Kayla Wagner hasn’t always worked with parolees, but she has always been interested in health care. For years, she worked on the administrative side, first in a clinic and then with a health plan. But a little more than four years ago, she discovered her true calling was more hands-on: helping others access the care and resources they need.
As a Rocky Mountain Health Plans outreach coordinator, Kayla works directly with members of Health First Colorado (the state’s Medicaid program) every day. “All of my life, my passion has been to help people,” Kayla says. “This is one way to do that.”
Based in Fort Collins, Colorado, Kayla and her nine colleagues help more than 44,000 Larimer County Health First Colorado members who need care coordination for mental, physical and behavioral health needs. Kayla works with people of all ages and a range of needs. Her focus, however, is the criminal justice system; she helps those recently paroled make the transition to health care in the community.
“The biggest goal when someone is released from the criminal justice system is to get them connected to a behavioral health or primary care provider as soon as possible,” Kayla says. Finding a doctor in the community isn’t usually the top item on a parolee’s list, but for those who take prescription medications, it’s essential. “They’re only released with a certain amount of medications,” Kayla says. Without a primary care provider or, in some cases, a behavioral health provider, medications can lapse and exacerbate health issues.
Kayla and her colleague work closely with the parole board to ease the transition. They use a secure video communications line at the parole office to call those soon to be released so they can connect them to a provider and help them access other resources they need, such as transportation to an appointment, help finding a job, or assistance in applying for housing.
A fairly large proportion of recent parolees are homeless, which introduces its own set of barriers to achieving optimal health.
”If you’re homeless, your first thought isn’t ‘I need to go to the doctor.’ It’s ‘where will I sleep tonight,’ or ‘where will I get food.’ Unless they’re in pain, medical need is their last thought,” she says. That’s what drives Kayla to actively reach out to parolees wherever they are—in clinics, at shelters and in the community.
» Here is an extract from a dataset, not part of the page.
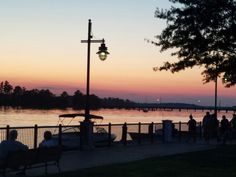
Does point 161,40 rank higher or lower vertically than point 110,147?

Kayla’s work also involves face-to-face meetings with Health First Colorado members to assess their health needs and create a care coordination plan that works for them. After a member is hospitalized, Kayla or one of her colleagues reaches out by telephone to ask if they need help finding a primary care provider for a follow-up appointment, or to coordinate other needs such as home meal delivery, special equipment or transportation. Members with complex health needs may receive ongoing care and assistance.
“The system has so many resources available, but the hard part for members is knowing where to start and moving from one step to the next,” she says. “We’re able to help make phone calls and get the resources they need, and also to just to help people get through some of the toughest times.”
That’s what’s most rewarding about the work, she says.
“I’m not always going to be able to fix something. But the moment when people are so thankful for even the simplest thing—that makes it worth it. Members tell me, ‘you called at the perfect time, when I needed you.’ Sometimes, people need to know there’s someone out there who cares. If that’s all they need and I can provide it, that works for me.”